--- Start Supplied material ---
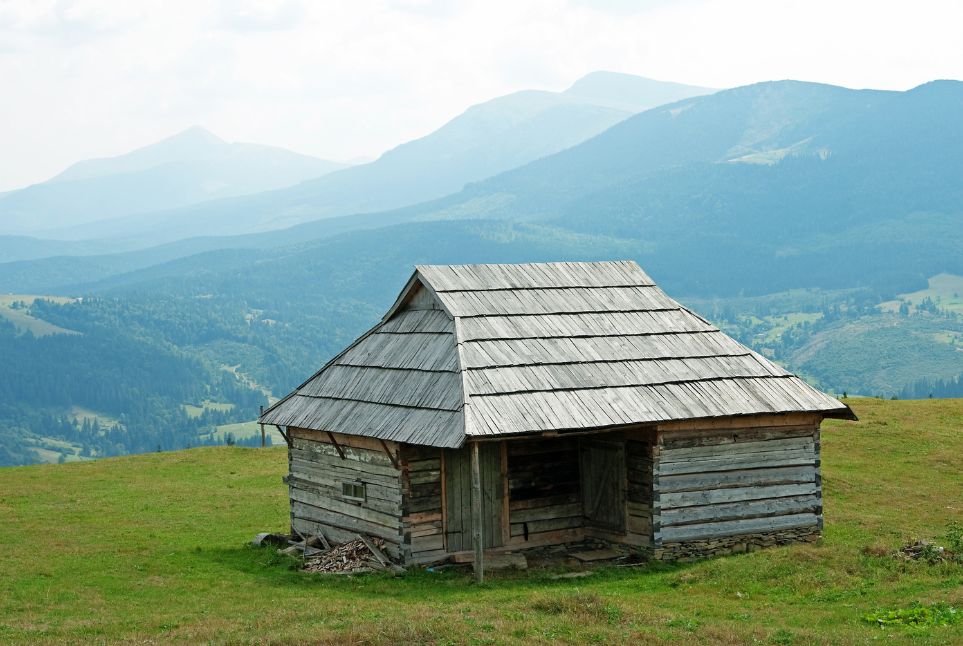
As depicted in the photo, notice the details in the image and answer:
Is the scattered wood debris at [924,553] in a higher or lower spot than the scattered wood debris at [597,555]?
higher

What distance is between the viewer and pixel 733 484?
2175 centimetres

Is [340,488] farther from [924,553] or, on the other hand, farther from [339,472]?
[924,553]

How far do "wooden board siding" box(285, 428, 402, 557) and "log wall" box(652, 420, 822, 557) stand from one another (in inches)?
193

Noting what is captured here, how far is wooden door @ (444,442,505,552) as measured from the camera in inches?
829

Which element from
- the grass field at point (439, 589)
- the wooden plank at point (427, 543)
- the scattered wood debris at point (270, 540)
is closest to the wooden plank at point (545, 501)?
the wooden plank at point (427, 543)

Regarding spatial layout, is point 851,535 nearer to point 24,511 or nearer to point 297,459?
point 297,459

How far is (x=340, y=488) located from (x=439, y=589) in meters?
4.33

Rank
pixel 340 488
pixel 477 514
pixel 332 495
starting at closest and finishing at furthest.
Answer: pixel 477 514, pixel 340 488, pixel 332 495

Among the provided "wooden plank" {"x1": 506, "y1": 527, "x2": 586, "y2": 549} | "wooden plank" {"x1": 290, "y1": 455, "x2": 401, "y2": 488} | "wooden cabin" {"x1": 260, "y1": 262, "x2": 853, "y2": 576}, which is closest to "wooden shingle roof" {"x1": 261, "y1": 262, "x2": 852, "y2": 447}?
"wooden cabin" {"x1": 260, "y1": 262, "x2": 853, "y2": 576}

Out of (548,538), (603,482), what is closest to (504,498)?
(548,538)

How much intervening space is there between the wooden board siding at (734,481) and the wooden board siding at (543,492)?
2231mm

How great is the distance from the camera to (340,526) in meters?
22.8

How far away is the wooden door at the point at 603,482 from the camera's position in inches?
867

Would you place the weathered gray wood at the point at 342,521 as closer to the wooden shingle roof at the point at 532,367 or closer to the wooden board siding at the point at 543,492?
the wooden shingle roof at the point at 532,367
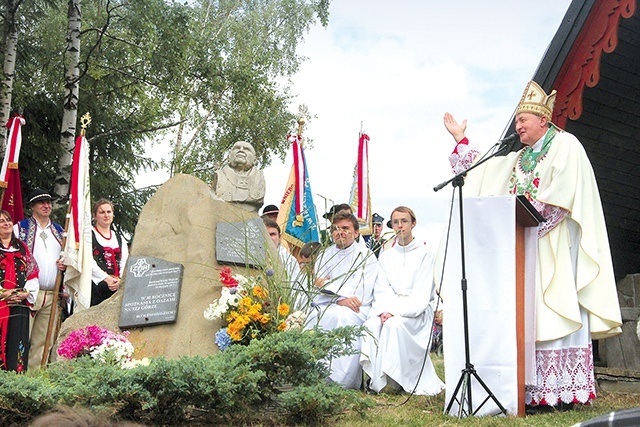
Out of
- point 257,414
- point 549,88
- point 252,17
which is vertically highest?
point 252,17

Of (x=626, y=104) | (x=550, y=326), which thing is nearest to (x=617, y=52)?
(x=626, y=104)

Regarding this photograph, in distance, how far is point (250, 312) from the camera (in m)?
6.33

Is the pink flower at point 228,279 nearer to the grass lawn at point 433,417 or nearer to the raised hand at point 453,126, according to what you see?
the grass lawn at point 433,417

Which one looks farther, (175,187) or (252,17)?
(252,17)

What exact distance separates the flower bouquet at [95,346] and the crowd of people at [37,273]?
51.8 inches

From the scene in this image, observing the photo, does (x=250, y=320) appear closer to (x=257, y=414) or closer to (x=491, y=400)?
(x=257, y=414)

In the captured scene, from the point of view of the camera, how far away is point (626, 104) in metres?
8.32

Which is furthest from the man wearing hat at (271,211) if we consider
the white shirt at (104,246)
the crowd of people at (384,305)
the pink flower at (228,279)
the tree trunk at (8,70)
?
the tree trunk at (8,70)

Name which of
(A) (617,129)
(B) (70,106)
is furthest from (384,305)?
(B) (70,106)

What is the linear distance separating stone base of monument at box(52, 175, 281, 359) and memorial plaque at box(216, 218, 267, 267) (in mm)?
45

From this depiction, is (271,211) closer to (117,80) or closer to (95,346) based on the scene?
(95,346)

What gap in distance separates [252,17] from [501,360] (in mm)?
27550

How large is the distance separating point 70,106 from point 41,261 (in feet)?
17.4

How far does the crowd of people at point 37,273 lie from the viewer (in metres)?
7.59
--- End Supplied material ---
Can you update every one of the items above so that "wooden door" reads "cabin door", leaving everything else unchanged and the pictures out?

### Finished task
As depicted in the photo, notice the details in the image and answer:
Is the scattered wood debris at [924,553] in a higher or lower spot than the scattered wood debris at [597,555]?
higher

What distance is between the viewer and pixel 733 484?
2175 centimetres

Is [340,488] farther from [924,553] or, on the other hand, farther from [339,472]?
[924,553]

How far do "wooden board siding" box(285, 428, 402, 557) and "log wall" box(652, 420, 822, 557) stand from one another (in inches)?
193

Noting what is captured here, how far is cabin door @ (444,442,505,552) as measured from the camera in inches?
829

Which element from
- the grass field at point (439, 589)
- the wooden plank at point (427, 543)
- the scattered wood debris at point (270, 540)
is closest to the wooden plank at point (545, 501)?
the wooden plank at point (427, 543)

Regarding spatial layout, is point 851,535 nearer to point 24,511 or nearer to point 297,459?
point 297,459

How far is (x=340, y=488) located from (x=439, y=589) in meters?
4.33

Rank
pixel 340 488
pixel 477 514
pixel 332 495
starting at closest and finishing at furthest.
Answer: pixel 477 514, pixel 340 488, pixel 332 495

Among the provided "wooden plank" {"x1": 506, "y1": 527, "x2": 586, "y2": 549} | "wooden plank" {"x1": 290, "y1": 455, "x2": 401, "y2": 488} | "wooden cabin" {"x1": 260, "y1": 262, "x2": 853, "y2": 576}, which is closest to "wooden shingle roof" {"x1": 261, "y1": 262, "x2": 852, "y2": 447}?
"wooden cabin" {"x1": 260, "y1": 262, "x2": 853, "y2": 576}

Out of (548,538), (603,482), what is closest to (504,498)?
(548,538)

How much intervening space is there between the wooden board siding at (734,481) and the wooden board siding at (543,492)?
2231mm

How great is the distance from the camera to (340,526) in meters?
22.8

How far away is the cabin door at the point at 603,482 from the camera's position in inches?
867

Would you place the weathered gray wood at the point at 342,521 as closer to the wooden shingle roof at the point at 532,367 or closer to the wooden board siding at the point at 543,492?
the wooden shingle roof at the point at 532,367
Out of
- point 257,414
- point 549,88
- point 252,17
which is vertically highest?
point 252,17

Of (x=626, y=104) | (x=550, y=326), which thing is nearest to (x=617, y=52)?
(x=626, y=104)

Regarding this photograph, in distance, how far is point (250, 312) from the camera (in m)?
6.33

Is the pink flower at point 228,279 nearer to the grass lawn at point 433,417 or nearer to the raised hand at point 453,126, according to what you see?
the grass lawn at point 433,417

Which one looks farther, (175,187) or (252,17)?
(252,17)

What exact distance separates the flower bouquet at [95,346] and the crowd of people at [37,273]?
51.8 inches

From the scene in this image, observing the photo, does (x=250, y=320) appear closer to (x=257, y=414) or closer to (x=491, y=400)?
(x=257, y=414)

In the captured scene, from the point of view of the camera, how far away is point (626, 104) in metres?
8.32

Which is furthest from the man wearing hat at (271,211) if we consider
the white shirt at (104,246)
the crowd of people at (384,305)
the pink flower at (228,279)
the tree trunk at (8,70)
?
the tree trunk at (8,70)

Name which of
(A) (617,129)
(B) (70,106)
is furthest from (384,305)?
(B) (70,106)

What is the linear distance separating stone base of monument at box(52, 175, 281, 359) and memorial plaque at box(216, 218, 267, 267) (in mm)?
45

From this depiction, is (271,211) closer to (117,80) or closer to (95,346) based on the scene?
(95,346)

What gap in distance separates [252,17] from [501,360] (in mm)?
27550

How large is the distance separating point 70,106 from point 41,261 (in feet)?
17.4

How far does the crowd of people at point 37,273 lie from the viewer (in metres)?
7.59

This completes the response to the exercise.